Ulpino asiente y suelta su brazo. No se despiden. El rastreador vuelve a la vivienda a saltos, con los ojos brillando. El Enano y Jurema lo reciben de pie, atolondrados. Desata los pies de Jurema, pero no sus manos y, con movimientos rápidos, diestros, le pasa la misma cuerda por el cuello. El Enano chilla y se tapa la cara. Pero no está ahorcándola sino haciendo un lazo, para arrastrarla. La obliga a seguirlo al exterior. Ulpino se ha ido. El Enano va detrás, brincando. Rufino se vuelve y le ordena: «No hagas ruido». Jurema tropieza contra las piedras, se enreda en los matorrales, pero no abre la boca y mantiene el ritmo de Rufino. Tras ellos, el Enano a ratos desvaría sobre los soldados colgados que se están comiendo los urubús.
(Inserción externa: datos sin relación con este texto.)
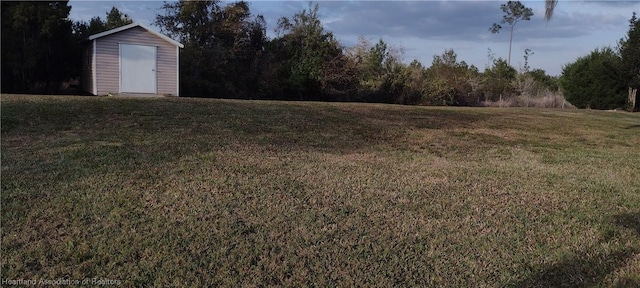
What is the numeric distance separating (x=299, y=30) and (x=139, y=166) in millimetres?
19550

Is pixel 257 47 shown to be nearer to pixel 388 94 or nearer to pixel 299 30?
pixel 299 30

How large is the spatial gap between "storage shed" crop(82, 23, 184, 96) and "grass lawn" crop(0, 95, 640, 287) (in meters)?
8.39

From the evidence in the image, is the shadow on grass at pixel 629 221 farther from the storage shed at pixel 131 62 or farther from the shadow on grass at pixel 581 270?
the storage shed at pixel 131 62

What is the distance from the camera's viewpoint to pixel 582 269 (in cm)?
294

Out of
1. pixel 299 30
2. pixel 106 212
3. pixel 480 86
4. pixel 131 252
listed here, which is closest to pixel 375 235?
pixel 131 252

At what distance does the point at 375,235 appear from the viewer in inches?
132

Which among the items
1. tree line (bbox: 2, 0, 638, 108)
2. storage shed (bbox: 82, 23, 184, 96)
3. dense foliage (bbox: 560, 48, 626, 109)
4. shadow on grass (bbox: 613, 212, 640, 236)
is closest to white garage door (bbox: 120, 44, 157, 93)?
storage shed (bbox: 82, 23, 184, 96)

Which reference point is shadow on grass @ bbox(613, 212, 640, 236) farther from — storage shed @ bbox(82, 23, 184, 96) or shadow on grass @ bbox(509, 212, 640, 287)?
storage shed @ bbox(82, 23, 184, 96)

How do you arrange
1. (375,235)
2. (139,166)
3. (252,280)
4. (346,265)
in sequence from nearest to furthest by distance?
(252,280)
(346,265)
(375,235)
(139,166)

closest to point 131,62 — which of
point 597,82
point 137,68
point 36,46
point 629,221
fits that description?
point 137,68

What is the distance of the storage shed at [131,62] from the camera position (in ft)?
49.9

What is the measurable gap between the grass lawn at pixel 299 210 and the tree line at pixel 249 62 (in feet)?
35.2

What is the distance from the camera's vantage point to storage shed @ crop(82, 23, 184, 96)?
15195mm

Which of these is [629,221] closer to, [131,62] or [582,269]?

—He visto muchas desgracias en mi vida —dijo la Baronesa Estela, mirando el suelo desportillado de la estancia—. Allá, en el campo. Cosas que aterrarían a los hombres de Salvador. —Miró al Barón, que se mecía en la mecedora, contagiado por el dueño de casa, el anciano coronel José Bernardo Murau, que estaba también hamacándose en la suya—. ¿Te acuerdas del toro que enloqueció y embistió a los niños que salían del catecismo? ¿Acaso me desmayé? No soy una mujer débil. En la gran sequía, por ejemplo, vimos cosas atroces ¿no es cierto?
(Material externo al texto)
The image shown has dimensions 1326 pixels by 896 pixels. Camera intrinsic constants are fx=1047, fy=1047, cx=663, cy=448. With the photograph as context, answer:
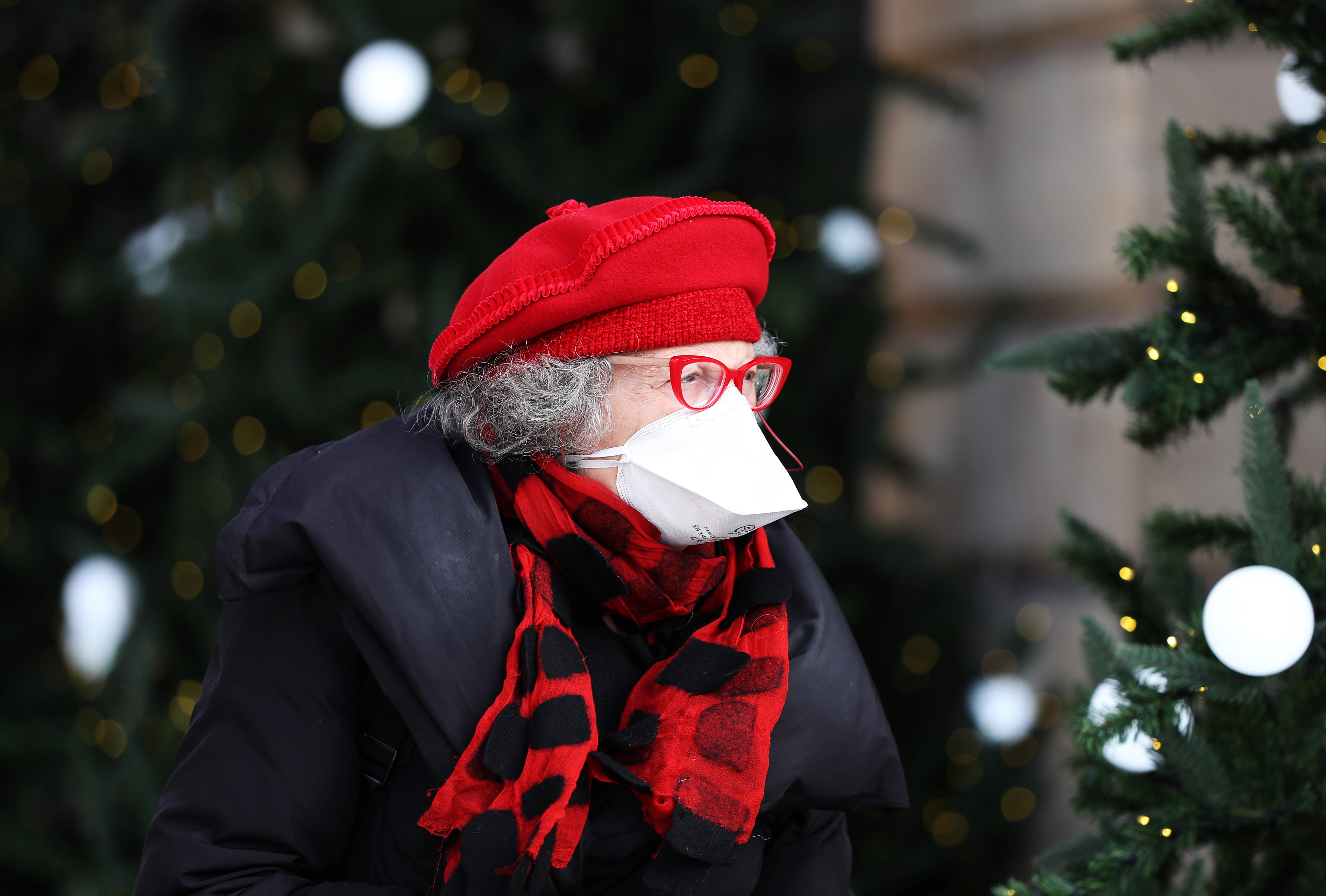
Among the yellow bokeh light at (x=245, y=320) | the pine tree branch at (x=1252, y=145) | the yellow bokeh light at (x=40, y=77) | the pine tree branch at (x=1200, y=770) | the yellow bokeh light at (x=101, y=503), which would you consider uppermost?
the yellow bokeh light at (x=40, y=77)

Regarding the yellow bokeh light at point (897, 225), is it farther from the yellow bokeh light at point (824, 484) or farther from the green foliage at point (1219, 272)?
the green foliage at point (1219, 272)

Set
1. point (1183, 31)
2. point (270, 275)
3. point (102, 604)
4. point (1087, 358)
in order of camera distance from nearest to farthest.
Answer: point (1183, 31)
point (1087, 358)
point (270, 275)
point (102, 604)

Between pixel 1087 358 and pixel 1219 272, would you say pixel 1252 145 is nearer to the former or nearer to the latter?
pixel 1219 272

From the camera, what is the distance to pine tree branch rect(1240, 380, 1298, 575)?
139 centimetres

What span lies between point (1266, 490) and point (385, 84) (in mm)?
2165

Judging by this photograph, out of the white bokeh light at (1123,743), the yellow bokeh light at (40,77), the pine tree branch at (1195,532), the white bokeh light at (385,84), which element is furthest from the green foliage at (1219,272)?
the yellow bokeh light at (40,77)

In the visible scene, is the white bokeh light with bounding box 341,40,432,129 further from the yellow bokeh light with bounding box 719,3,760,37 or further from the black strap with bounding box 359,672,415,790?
the black strap with bounding box 359,672,415,790

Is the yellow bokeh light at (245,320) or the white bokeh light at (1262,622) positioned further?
the yellow bokeh light at (245,320)

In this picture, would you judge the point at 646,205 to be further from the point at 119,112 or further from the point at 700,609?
the point at 119,112

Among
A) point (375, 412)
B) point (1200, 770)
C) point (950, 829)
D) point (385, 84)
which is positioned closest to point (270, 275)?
point (375, 412)

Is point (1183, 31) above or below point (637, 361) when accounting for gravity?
above

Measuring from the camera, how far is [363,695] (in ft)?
4.54

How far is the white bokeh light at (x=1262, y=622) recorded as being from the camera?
1333mm

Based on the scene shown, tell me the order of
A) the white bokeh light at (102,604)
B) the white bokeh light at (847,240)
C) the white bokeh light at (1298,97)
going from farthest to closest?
the white bokeh light at (847,240)
the white bokeh light at (102,604)
the white bokeh light at (1298,97)
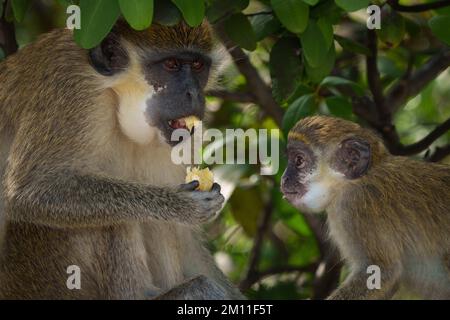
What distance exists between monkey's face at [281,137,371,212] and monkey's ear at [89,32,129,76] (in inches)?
44.9

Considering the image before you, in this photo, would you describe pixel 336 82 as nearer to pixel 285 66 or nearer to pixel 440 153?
pixel 285 66

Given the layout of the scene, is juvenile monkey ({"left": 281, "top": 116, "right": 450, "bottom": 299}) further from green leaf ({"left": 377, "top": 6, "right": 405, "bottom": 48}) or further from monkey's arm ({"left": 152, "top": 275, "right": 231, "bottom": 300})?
monkey's arm ({"left": 152, "top": 275, "right": 231, "bottom": 300})

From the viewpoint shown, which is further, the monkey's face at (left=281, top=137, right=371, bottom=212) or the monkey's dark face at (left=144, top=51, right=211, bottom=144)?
the monkey's face at (left=281, top=137, right=371, bottom=212)

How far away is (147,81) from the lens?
21.4 ft

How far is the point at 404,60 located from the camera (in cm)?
902

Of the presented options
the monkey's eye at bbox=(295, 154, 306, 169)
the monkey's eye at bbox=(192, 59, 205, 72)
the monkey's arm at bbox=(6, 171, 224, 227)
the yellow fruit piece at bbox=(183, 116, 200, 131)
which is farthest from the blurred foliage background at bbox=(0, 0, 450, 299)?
the monkey's arm at bbox=(6, 171, 224, 227)

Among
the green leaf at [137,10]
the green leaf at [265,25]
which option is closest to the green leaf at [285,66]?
the green leaf at [265,25]

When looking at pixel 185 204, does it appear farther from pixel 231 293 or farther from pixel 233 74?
pixel 233 74

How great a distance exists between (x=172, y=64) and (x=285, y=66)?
2.86 ft

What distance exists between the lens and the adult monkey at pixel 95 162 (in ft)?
20.6

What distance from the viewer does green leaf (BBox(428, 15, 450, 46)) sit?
21.6 ft

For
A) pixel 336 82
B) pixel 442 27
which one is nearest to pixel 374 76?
pixel 336 82

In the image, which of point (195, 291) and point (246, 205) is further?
point (246, 205)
El Barón asintió. José Bernardo Murau y Adalberto de Gumucio —que había venido desde Salvador a dar el encuentro a los Cañabrava a la hacienda de Pedra Vermelha y que apenas llevaba con ellos un par de horas — la escuchaban esforzándose por mostrarse naturales, pero no podían disimular la incomodidad que les producía el desasosiego de la
Baronesa. Esa mujer discreta, invisible detrás de sus maneras corteses, cuyas sonrisas levantaban una muralla impalpable entre ella y los demás, ahora divagaba, se quejaba, monologaba sin tregua, como si tuviera la enfermedad del habla. Ni siquiera Sebastiana, que venía de rato en rato a humedecerle la frente con agua de colonia, conseguía hacerla callar. Ni su marido, ni el dueño de casa ni Gumucio habían podido convencerla que se retirara a descansar.
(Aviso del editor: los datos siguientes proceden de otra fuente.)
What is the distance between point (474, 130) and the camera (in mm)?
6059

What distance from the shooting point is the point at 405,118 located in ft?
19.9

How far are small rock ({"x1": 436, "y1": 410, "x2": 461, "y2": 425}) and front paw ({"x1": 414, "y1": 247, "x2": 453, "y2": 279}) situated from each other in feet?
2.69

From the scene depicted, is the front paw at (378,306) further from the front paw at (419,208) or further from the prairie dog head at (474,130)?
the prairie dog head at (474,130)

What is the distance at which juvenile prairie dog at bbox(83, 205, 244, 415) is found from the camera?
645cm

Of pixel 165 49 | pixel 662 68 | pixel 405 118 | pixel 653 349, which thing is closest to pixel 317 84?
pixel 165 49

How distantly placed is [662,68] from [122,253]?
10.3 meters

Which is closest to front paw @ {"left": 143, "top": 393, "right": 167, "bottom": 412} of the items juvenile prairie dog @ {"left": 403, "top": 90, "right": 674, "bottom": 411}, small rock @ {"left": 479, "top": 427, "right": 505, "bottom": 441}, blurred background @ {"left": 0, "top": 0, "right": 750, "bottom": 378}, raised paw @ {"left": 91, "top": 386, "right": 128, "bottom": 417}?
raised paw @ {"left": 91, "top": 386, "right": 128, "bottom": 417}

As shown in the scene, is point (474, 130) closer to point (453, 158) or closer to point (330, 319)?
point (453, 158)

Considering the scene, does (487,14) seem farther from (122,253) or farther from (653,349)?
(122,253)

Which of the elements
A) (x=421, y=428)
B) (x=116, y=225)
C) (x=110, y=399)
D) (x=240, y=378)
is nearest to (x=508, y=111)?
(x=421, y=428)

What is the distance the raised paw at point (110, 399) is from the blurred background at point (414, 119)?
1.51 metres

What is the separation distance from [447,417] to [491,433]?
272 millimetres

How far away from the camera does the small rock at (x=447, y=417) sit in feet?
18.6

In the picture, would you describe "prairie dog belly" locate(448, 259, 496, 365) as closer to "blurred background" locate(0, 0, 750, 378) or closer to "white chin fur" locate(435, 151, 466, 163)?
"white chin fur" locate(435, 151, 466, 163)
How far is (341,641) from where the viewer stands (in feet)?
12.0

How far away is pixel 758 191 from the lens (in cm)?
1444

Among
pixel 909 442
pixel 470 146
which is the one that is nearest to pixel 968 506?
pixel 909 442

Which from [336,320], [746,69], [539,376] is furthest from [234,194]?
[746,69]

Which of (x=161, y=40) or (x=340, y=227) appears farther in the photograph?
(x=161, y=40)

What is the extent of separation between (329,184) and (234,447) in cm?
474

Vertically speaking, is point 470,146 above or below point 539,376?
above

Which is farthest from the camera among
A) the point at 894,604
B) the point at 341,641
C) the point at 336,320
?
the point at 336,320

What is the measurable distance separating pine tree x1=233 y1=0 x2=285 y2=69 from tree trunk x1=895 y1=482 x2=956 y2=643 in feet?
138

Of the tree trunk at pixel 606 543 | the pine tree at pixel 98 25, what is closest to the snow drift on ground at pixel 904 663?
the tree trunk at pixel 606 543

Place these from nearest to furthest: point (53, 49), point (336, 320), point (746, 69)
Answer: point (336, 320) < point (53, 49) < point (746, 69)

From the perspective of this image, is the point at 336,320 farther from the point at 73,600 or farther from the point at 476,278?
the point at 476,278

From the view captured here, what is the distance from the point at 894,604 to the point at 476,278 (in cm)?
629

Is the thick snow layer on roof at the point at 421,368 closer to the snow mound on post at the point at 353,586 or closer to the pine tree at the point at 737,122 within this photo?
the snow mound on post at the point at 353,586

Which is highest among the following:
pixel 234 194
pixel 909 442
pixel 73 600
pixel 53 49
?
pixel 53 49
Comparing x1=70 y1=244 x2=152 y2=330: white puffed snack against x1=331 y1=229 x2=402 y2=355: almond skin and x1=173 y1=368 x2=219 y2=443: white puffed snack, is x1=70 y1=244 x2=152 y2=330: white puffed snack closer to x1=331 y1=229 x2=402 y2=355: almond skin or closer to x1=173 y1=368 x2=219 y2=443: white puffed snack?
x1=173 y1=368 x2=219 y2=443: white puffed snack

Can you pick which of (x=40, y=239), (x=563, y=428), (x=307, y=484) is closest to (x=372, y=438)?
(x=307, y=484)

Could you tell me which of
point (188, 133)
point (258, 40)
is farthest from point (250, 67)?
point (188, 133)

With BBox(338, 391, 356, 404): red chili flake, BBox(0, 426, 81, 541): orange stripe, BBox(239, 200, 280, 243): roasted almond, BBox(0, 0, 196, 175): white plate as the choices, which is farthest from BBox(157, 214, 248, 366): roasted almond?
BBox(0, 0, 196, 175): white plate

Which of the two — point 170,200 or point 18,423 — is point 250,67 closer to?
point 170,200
—Estoy preparada para las desgracias —repitió, estirando hacia ellos las blancas manos, de manera implorante—. Ver arder Calumbí ha sido peor que la agonía de mi madre, que oírla aullar de dolor, que aplicarle yo misma el láudano que la iba matando. Esas llamas siguen ardiendo aquí dentro. —Se tocó el estómago y se encogió, temblando—. Era como si se carbonizaran ahí los hijos que perdí al nacer. Su cara giró para mirar al Barón, al coronel Murau, a Gumucio, suplicándoles que la creyeran. Adalberto de Gumucio le sonrió. Había intentado desviar la conversación hacia otros temas, pero, cada vez, la Baronesa los regresaba al incendio de Calumbí. Intentó, de nuevo, apartarla de ese recuerdo:
—Y, sin embargo, Estela querida, uno se resigna a las peores tragedias. ¿Te he dicho alguna vez lo que fue para mí el asesinato de Adelinha Isabel, por dos esclavos? ¿Lo que sentí cuando hallamos el cadáver de mi hermana ya descompuesto, irreconocible por las puñaladas? —Carraspeó, moviéndose en el sillón—. Por eso prefiero los caballos a los negros. En las clases y razas inferiores hay unos fondos de barbarie y de ignominia que dan vértigo. Y, sin embargo. Estela querida, uno acaba por aceptar la voluntad de Dios, se resigna y descubre que, con todos sus viacrucis, la vida está llena de cosas hermosas. La mano derecha de la Baronesa se posó sobre el brazo de Gumucio: —Siento haberte hecho recordar a Adelinha Isabel —dijo, con cariño—. Perdóname. —No me la has hecho recordar porque no la olvido nunca —sonrió Gumucio, cogiendo entre las suyas las manos de la Baronesa—. Han pasado veinte años y es como si hubiera sido esta mañana. Te hablo de Adelinha Isabel para que veas que la desaparición de Calumbí es una herida que va a cicatrizar.